Original URL: https://www.theregister.com/2009/09/14/nimrod_mra4_prod_variant_first_flight/

Most expensive RAF aircraft ever takes to the skies

9 Nimrod MRA4s to cost same as 3½ Space Shuttles

By Lewis Page

Posted in Legal, 14th September 2009 12:47 GMT

Analysis The most expensive aircraft ever built for the British armed forces, a painstakingly-restored De Havilland Comet airliner outfitted as an anti-submarine patrol plane, has made its first flight.

The Nimrod MRA4 on the ground. Credit: BAE Systems

The 1940s* aeroplane that WOULD NOT DIE.

The Nimrod MRA4 programme was initiated back in 1996 by TV presenter, one-time director of BAE Systems and former New Statesman theatre critic Michael Portillo, who was defence minister at the time. Under the original deal, BAE Systems would be paid a "fixed price" of £2.2bn to rebuild, rearm and upgrade the RAF's fleet of 21 Nimrod MR2s, the last De Havilland Comet airframes left flying in the world, to the point where they would effectively be new aircraft. This would have meant a cost of just over £100m per plane. The project was then known as "Nimrod 2000", rather optimistically as it turned out.

As time went by it became clear that the price was not fixed, and that "2000" wasn't a good name for the project at all: it was re-dubbed Nimrod MRA4. BAE Systems has just announced that the first flight of a production-standard MRA4 took place last week, though the aircraft is not yet ready for handing over to the RAF - that will probably take place next year. Then there will be more delay before the type can be declared operationally capable.

Meanwhile the MoD now estimates the programme's overall price tag as £3.6bn, an increase of more than two-thirds. In fact the situation is much worse than this, as the number of planes has had to be slashed to prevent even worse cost overruns. The RAF will now receive just 9 aircraft rather than 21.

As a result the cost per plane has actually quadrupled: each MRA4 will now have cost the taxpayers a cool £400m, better than $660m at current rates. And this is without allowing for the fact that the original planes, supplied for upgrade by the government, had already cost a substantial sum. This makes the Nimrod MRA4 not only the most expensive British military aircraft ever made but one of the most expensive aircraft in the world: you could buy a fleet of space shuttles or stealth bombers for the price Blighty is paying to have restored 1950s-vintage airliners.

But perhaps a modern anti-submarine plane costs this much normally?

No it doesn't. India, for instance, earlier this year ordered a fleet of 8 brand-new P-8 Poseidons, the type the US Navy is getting, for $260m each - 40 per cent of what Britain will pay for its Nimrod MRA4s. And the P-8 is based on the 737 airliner, in commercial service all around the world, meaning that its running costs will be a fraction of those associated with keeping the last 9 Comets flying. We can expect that the 8 Indian planes will offer significantly more capability that the 9 British ones, in fact.

DATASET SECTION:

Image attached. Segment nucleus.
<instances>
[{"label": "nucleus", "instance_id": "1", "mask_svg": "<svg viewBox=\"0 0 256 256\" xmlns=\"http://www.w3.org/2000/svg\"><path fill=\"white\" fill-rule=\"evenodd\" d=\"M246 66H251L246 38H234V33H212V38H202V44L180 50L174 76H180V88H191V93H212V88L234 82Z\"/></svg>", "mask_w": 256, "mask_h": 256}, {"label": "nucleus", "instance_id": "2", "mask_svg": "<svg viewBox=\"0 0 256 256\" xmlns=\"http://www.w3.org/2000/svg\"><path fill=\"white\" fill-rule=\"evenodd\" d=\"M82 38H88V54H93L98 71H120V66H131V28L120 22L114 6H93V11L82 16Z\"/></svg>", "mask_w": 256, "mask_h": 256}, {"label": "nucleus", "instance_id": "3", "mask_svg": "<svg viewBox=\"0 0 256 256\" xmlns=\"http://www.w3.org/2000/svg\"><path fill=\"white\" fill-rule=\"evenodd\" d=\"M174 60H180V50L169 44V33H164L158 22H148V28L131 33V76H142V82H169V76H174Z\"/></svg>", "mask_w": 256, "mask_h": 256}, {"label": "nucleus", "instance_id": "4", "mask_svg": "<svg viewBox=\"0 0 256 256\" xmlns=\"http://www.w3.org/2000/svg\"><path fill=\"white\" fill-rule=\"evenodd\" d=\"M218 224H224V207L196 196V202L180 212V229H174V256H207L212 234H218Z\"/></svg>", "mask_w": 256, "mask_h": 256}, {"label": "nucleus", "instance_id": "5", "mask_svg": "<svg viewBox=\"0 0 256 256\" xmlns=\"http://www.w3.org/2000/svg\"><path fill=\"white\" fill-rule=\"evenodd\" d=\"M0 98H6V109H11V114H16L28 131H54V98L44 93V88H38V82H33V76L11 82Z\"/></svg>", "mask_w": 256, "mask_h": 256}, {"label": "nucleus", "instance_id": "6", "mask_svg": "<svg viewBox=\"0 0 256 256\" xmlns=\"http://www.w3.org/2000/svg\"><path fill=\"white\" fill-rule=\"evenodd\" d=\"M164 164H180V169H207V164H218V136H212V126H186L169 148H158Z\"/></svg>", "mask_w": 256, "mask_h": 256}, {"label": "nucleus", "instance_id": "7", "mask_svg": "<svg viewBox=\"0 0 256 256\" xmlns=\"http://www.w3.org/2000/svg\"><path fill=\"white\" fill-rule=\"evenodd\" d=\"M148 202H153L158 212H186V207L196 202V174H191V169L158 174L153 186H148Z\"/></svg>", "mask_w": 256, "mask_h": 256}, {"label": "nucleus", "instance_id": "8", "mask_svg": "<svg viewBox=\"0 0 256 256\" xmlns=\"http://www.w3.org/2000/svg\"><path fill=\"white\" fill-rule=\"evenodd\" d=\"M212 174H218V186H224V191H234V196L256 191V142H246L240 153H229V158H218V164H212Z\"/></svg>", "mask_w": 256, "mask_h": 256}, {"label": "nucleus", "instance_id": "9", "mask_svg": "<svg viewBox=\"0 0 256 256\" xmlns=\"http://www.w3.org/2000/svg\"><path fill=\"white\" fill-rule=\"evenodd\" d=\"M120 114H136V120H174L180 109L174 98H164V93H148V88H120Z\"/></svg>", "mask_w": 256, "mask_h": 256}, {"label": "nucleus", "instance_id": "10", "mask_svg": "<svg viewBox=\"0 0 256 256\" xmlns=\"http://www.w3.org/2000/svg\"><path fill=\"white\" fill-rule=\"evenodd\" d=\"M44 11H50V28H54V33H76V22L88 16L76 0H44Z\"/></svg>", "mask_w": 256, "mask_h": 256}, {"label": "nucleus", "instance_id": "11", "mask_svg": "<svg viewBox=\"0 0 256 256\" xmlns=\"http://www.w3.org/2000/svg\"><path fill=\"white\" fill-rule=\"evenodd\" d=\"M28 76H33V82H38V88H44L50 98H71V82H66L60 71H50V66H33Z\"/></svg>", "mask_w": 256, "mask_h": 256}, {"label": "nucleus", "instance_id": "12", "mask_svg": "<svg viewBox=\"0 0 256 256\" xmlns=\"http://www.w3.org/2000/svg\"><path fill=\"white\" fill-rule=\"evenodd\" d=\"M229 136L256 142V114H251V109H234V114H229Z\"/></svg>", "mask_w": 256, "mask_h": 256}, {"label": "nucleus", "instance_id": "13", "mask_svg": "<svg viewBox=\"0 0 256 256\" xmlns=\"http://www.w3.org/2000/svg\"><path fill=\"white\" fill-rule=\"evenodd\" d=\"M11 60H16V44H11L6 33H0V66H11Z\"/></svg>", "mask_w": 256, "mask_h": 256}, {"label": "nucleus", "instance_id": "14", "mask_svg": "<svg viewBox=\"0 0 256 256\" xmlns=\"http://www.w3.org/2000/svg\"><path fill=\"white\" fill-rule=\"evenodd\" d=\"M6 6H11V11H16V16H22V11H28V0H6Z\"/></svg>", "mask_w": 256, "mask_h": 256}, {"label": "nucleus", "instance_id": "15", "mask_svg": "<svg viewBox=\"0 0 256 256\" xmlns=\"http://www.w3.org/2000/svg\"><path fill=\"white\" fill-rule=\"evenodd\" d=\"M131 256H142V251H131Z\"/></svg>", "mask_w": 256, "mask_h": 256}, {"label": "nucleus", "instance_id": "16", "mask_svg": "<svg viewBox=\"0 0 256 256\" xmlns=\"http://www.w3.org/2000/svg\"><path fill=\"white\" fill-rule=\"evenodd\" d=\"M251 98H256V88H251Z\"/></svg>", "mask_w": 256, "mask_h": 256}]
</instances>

TASK PROMPT:
Repeat the passage of the Nimrod MRA4 article from "By Lewis Page" up to and including "WOULD NOT DIE.".

COMPLETE RESPONSE:
By Lewis Page

Posted in Legal, 14th September 2009 12:47 GMT

Analysis The most expensive aircraft ever built for the British armed forces, a painstakingly-restored De Havilland Comet airliner outfitted as an anti-submarine patrol plane, has made its first flight.

The Nimrod MRA4 on the ground. Credit: BAE Systems

The 1940s* aeroplane that WOULD NOT DIE.